- Born: December 2, 1867 Avon, Illinois, US
- Died: January 29, 1936 (aged 68) Ontario, California, US
- Military career
- Allegiance: United States of America
- Branch: United States Army
- Rank: Captain
- Unit: Young's Scouts, 1st North Dakota Volunteer Infantry
- Conflicts: Philippine–American War
- Awards: Medal of Honor

= Frank F. Ross =

Frank Fulton Ross (December 2, 1867 – January 29, 1936) was a United States Army soldier received the Medal of Honor for actions on May 16, 1899, during the Philippine–American War. He was part of Young's Scouts and won the Medal along with 16 fellow Scouts.
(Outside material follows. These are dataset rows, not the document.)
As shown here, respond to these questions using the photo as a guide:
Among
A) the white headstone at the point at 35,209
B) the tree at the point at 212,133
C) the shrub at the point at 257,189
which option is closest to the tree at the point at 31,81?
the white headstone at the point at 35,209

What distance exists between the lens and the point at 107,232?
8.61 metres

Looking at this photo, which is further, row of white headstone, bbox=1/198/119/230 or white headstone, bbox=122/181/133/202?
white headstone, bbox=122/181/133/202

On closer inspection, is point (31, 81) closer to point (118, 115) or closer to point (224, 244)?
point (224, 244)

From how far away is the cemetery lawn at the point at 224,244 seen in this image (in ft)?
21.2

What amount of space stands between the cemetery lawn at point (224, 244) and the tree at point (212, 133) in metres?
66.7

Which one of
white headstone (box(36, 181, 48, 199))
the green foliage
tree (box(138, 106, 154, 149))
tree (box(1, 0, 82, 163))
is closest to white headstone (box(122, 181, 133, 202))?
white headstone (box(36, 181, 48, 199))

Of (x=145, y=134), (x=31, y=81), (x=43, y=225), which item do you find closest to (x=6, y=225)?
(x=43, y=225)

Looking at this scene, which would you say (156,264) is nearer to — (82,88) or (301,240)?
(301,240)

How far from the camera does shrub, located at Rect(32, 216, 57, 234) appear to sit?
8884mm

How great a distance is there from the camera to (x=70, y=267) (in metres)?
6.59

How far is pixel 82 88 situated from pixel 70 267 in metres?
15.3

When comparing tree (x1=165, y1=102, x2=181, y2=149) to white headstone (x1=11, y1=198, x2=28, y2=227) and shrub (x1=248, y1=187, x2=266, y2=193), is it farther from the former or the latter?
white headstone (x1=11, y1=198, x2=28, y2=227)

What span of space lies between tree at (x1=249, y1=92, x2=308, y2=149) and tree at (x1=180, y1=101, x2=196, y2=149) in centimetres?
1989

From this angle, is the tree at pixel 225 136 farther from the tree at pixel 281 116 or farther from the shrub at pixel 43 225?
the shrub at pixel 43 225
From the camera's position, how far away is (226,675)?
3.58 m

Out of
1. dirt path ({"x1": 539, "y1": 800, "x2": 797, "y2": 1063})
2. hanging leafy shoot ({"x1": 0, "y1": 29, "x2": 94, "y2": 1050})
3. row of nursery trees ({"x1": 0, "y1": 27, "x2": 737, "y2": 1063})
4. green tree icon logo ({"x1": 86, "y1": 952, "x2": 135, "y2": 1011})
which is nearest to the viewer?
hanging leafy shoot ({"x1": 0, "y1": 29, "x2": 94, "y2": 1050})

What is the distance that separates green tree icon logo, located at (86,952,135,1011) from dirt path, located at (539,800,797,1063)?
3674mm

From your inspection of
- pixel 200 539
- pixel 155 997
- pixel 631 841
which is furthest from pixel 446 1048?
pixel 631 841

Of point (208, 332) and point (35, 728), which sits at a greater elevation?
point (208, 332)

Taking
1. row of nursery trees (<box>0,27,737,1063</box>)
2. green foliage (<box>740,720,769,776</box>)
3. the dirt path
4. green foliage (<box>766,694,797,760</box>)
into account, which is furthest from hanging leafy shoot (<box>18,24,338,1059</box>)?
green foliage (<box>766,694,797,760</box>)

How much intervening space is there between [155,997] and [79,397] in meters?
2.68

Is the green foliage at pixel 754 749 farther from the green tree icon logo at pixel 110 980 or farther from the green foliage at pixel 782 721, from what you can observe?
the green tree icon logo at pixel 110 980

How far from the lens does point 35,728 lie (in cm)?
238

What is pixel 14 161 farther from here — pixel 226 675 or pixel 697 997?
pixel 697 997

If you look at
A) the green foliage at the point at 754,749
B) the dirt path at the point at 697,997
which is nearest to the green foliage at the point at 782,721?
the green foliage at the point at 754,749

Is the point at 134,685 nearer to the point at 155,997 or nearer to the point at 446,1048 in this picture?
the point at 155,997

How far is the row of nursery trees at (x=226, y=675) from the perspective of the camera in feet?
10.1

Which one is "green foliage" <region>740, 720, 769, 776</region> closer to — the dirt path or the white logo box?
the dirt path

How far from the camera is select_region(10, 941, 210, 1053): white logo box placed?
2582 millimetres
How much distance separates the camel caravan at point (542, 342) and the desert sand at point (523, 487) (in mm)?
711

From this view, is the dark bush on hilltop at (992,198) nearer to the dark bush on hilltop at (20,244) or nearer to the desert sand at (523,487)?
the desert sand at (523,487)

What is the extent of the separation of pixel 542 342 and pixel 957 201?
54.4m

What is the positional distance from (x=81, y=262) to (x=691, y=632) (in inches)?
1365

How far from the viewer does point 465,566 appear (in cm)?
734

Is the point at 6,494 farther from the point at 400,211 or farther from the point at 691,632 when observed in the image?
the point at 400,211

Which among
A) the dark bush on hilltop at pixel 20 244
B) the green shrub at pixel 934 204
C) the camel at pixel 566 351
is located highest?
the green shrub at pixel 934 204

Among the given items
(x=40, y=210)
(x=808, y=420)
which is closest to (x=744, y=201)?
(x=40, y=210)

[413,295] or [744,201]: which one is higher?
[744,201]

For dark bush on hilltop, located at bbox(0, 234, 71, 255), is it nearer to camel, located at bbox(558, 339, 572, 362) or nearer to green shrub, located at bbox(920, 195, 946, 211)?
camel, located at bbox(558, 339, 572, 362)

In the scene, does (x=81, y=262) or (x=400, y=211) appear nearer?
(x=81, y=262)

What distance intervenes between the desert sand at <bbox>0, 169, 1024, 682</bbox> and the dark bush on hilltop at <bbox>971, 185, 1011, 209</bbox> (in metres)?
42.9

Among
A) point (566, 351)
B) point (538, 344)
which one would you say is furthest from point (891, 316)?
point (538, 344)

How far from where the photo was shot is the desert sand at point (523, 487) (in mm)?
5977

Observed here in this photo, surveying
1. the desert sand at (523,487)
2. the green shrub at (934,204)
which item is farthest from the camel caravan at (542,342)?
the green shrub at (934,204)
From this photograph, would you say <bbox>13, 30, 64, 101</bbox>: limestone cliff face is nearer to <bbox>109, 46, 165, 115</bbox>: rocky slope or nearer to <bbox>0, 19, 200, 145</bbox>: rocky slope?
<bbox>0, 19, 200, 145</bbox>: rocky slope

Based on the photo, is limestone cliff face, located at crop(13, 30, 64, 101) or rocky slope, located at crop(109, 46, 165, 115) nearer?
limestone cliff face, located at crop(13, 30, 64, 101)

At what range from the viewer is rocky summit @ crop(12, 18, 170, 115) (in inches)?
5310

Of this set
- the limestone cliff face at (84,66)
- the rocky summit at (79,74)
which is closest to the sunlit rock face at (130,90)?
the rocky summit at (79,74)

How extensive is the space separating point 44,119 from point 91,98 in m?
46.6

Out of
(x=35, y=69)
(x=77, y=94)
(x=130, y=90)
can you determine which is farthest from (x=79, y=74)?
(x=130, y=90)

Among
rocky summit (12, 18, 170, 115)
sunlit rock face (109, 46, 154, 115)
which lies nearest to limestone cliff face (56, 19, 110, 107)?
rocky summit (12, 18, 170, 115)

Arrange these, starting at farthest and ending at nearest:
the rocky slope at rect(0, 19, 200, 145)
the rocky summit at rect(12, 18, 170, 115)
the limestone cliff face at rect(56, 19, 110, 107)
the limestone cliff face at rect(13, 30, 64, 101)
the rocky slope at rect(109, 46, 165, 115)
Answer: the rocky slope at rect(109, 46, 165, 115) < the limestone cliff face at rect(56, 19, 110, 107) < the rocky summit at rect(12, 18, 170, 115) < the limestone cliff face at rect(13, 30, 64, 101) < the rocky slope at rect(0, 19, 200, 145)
He was the son of American Civil War General Leonard Fulton Ross.

==Medal of Honor citation==
Rank and Organization: Private, Company H, 1st North Dakota Volunteer Infantry. Place and Date: Near San Isidro, Philippine Islands May 16, 1899. Entered Service At: Langdon, N. Dak. Birth: Avon, Avon, Ill. Date of Issue: June 6, 1906.

Citation:

With 21 other scouts charged across a burning bridge, under heavy fire, and completely routed 600 of the enemy who were entrenched in a strongly fortified position.